**文档节选:**
___

生物素-亲和素-DNA纳米颗粒信号放大检测载体的构建

目的构建用于检测细菌、病毒等病原体DNA的生物素-亲和素纳米颗粒信号放大载体。方法设计并合成两端和一端标记生物素的寡核苷酸探针(2B/1B-DNA),与抗生蛋白链菌素葡聚糖(Poly-STV)通过生物素与亲和素作用,偶联形成大分子纳米网状颗粒,并筛选最佳探针类型及其长度、2B-DNA和Poly-STV的浓度及比例和反应条件。结果2B-DNA和Poly-STV形成纳米颗粒信号放大载体的最佳浓度分别为1μmol/L和5μmol/L,最佳浓度比为1∶5,2B-DNA长度为60bp,缓冲液为Buffer B,反应条件为55℃,800r/min,20min。结论已成功构建了生物素-亲和素大分子纳米颗粒,可作为DNA检测信号放大技术的备选载体。

Construction of Biotin-Streptavidin-DNA Nanoparticle Signal Amplification Carrier for Nucleic Acid Assay

Objective To construct a biotin-streptavidin-DNA nanoparticle signal amplification carrier for assay of DNA in pathogens such as virus and bacterium.Methods Mono-and bis-biotinylated oligonucleotide probes(1B /2B-DNA)were designed and synthesized,then coupled to streptavidin-labeled dextran(Poly-STV)through the interaction of biotin and streptavidin to construct a macromolecular nanoparticle signal amplification carrier.The kind and length of probe,the concentrations of 2B-DNA and Poly-STV,the ratio of 2B-DNA to Poly-STV as well as reaction condition were optimized.Results The optimal concentrations of 2B-DNA and Poly-STV for construction of the carrier were 1 and 5 μmol /L respectively,the optimal ratio of 2B-DNA to Poly-STV was 1:5,the optimal length of 2B-DNA was 60 bp,the optimal reaction condition was 55℃,800 r /min for 20 min.Conclusion The biotin-streptavidin-macromolecular nanoparticles were successfully constructed,which might be used as a candidate carrier for DNA signal amplification detection technology.

___

(摘自某一合集的材料)
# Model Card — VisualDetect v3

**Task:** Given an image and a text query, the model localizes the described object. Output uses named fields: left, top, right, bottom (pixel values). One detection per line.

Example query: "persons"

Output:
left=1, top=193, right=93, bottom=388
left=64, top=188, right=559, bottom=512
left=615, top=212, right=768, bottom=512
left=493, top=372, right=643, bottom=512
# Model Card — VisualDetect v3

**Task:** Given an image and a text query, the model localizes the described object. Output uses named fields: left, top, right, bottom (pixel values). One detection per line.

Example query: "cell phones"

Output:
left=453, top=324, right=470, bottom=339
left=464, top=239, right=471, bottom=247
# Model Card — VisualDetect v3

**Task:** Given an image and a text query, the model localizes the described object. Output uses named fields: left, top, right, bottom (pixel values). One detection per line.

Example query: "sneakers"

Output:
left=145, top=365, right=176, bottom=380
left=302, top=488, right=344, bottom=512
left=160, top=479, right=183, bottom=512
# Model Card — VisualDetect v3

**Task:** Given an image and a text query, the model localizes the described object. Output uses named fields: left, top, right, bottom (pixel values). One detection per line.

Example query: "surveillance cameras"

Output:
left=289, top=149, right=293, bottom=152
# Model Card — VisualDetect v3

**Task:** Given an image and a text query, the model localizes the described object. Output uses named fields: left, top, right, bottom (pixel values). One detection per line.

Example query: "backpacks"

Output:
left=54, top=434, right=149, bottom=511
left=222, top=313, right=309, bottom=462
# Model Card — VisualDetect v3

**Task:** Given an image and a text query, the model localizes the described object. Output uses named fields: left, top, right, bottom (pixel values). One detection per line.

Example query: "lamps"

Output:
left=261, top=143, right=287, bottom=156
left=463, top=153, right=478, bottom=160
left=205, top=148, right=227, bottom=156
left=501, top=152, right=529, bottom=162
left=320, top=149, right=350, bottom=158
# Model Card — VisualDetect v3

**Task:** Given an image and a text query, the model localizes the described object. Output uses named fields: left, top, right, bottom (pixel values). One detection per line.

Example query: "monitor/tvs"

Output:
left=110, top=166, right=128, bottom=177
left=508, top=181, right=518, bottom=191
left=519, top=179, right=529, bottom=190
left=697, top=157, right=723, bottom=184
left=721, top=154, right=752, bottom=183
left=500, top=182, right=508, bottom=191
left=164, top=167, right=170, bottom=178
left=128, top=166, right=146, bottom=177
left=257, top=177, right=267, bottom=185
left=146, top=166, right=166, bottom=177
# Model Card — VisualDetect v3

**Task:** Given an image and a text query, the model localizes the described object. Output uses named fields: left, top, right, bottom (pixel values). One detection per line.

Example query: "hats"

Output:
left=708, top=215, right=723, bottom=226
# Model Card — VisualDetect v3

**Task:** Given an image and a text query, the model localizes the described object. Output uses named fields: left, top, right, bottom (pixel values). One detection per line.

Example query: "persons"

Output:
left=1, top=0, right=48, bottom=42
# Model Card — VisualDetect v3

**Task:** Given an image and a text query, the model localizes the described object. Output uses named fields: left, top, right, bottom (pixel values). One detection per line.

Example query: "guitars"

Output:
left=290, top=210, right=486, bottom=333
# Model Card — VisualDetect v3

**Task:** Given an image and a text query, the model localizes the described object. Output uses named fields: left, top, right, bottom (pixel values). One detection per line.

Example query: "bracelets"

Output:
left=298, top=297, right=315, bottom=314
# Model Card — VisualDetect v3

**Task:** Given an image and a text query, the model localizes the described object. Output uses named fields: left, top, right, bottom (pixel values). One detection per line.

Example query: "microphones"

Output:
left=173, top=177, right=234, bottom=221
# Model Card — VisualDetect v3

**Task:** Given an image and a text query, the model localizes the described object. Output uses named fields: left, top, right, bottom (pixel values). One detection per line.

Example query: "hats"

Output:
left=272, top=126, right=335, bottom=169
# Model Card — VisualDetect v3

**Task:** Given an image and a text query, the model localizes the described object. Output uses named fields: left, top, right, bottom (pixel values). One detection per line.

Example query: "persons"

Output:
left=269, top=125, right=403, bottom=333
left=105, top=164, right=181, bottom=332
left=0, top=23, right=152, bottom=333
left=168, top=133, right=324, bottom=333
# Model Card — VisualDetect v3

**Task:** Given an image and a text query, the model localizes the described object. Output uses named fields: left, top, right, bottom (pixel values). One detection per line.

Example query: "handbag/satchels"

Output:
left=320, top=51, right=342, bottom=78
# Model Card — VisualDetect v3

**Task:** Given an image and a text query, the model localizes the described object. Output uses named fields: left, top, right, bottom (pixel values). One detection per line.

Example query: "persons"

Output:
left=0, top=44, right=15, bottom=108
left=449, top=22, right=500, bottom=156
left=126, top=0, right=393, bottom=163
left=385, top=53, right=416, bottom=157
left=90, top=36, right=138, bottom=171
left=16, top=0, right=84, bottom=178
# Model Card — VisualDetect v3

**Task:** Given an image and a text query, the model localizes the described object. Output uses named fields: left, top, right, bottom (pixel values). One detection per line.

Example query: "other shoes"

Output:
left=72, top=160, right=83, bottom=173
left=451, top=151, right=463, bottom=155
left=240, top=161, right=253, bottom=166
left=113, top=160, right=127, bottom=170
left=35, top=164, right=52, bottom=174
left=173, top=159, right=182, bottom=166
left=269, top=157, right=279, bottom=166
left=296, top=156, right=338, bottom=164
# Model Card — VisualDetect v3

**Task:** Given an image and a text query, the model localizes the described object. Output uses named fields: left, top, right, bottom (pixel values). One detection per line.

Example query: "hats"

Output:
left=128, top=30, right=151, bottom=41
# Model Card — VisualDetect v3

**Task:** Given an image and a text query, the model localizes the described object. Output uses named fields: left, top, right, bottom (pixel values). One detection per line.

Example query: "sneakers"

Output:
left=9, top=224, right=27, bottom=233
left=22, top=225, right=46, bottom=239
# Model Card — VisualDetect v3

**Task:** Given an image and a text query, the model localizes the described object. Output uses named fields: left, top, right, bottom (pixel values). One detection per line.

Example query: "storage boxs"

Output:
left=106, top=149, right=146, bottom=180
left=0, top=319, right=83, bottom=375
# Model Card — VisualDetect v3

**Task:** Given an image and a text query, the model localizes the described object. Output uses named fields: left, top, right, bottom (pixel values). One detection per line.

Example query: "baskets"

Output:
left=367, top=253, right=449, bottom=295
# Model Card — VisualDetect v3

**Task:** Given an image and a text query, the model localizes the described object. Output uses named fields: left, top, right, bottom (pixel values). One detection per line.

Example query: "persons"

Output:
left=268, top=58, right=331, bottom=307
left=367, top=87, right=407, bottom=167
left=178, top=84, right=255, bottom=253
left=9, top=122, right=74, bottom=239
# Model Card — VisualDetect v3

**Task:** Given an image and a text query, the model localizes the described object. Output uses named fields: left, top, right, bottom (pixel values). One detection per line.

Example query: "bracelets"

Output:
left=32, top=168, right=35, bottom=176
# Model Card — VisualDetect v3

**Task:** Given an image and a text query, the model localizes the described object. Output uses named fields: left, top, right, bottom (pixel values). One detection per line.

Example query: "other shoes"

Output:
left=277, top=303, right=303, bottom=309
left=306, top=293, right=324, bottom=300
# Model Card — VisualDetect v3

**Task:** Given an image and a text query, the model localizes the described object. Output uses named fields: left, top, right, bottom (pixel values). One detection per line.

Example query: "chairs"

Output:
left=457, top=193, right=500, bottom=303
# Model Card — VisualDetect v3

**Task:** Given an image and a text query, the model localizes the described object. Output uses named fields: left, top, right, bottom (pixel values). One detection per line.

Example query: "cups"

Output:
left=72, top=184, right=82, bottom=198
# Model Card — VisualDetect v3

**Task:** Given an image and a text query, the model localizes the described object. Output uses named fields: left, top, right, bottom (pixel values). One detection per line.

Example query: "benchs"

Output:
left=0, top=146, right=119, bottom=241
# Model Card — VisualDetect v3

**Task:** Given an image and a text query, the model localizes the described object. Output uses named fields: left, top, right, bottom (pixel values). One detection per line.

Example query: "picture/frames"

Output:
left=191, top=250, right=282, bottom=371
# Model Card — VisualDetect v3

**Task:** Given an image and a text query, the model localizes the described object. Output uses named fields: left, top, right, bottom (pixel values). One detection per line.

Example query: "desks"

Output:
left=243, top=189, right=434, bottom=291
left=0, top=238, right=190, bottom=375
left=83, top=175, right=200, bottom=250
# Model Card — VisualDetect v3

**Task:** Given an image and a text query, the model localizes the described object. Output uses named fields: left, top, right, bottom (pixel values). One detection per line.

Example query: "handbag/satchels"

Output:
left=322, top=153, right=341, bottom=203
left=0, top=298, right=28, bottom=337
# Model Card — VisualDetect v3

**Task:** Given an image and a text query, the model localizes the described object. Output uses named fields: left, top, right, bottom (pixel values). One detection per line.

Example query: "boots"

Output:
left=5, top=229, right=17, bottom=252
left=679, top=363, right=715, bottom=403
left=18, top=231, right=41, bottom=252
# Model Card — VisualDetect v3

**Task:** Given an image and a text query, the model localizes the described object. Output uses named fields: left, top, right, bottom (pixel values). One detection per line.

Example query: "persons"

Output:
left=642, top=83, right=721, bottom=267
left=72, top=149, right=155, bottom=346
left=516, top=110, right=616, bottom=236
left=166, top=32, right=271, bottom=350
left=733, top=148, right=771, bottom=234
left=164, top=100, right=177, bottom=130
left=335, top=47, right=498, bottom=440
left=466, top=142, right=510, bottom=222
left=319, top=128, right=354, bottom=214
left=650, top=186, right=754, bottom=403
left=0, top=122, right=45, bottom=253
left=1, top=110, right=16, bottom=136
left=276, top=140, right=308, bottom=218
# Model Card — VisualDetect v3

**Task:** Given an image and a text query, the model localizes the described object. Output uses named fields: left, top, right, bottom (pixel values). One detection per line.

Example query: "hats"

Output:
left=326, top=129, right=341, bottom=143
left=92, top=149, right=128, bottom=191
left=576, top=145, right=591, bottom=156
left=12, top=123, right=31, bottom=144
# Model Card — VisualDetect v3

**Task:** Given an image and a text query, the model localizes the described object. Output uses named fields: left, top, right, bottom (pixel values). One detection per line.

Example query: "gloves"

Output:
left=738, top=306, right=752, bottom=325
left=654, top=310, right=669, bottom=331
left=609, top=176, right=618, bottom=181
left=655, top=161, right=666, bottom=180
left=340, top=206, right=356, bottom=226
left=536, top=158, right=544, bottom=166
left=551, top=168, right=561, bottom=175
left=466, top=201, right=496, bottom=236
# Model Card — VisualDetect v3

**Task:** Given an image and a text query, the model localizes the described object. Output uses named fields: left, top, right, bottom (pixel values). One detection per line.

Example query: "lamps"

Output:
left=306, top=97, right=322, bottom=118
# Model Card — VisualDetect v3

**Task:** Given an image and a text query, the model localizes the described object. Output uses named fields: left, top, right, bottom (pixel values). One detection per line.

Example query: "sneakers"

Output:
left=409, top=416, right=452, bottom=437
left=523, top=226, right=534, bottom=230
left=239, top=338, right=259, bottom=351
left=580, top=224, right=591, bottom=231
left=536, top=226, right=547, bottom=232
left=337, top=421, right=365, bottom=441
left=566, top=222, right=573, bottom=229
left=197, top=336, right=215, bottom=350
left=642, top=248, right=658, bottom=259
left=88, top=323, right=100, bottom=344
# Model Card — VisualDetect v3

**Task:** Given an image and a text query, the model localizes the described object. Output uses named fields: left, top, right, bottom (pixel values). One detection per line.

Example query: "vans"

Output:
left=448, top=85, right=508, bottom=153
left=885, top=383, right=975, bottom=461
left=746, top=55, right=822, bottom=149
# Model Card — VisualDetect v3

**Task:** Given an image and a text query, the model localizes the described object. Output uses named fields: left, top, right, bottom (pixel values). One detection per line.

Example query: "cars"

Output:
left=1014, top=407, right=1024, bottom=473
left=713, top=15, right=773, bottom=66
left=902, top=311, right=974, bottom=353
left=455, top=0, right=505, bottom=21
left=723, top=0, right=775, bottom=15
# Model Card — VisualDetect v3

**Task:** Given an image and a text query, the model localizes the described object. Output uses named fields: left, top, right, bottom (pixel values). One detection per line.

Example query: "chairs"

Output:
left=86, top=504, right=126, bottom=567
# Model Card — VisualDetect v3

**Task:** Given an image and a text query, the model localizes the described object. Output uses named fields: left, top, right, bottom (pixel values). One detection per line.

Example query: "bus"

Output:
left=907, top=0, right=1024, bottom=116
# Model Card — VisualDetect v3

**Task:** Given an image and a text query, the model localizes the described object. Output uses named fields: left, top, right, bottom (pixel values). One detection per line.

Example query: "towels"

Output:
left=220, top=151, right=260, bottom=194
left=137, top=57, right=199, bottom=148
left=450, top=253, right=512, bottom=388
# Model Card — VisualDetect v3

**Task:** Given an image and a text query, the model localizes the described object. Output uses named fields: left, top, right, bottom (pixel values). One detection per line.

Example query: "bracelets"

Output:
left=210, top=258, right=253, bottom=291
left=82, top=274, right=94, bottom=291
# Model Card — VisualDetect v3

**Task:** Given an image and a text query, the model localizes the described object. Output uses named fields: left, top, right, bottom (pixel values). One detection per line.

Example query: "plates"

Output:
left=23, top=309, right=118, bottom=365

___

**待办事项:** 在关于生物素-亲和素纳米颗粒载体的这篇文档中，中文摘要的"结果"部分给出了哪些最佳参数及其数值？反应条件中的温度、转速和时间各算一项，请逐项列出。

**本题答复:**
1. 2B-DNA最佳浓度：1μmol/L
2. Poly-STV最佳浓度：5μmol/L
3. 最佳浓度比：1∶5
4. 2B-DNA长度：60bp
5. 缓冲液：Buffer B
6. 反应温度：55℃
7. 转速：800r/min
8. 反应时间：20min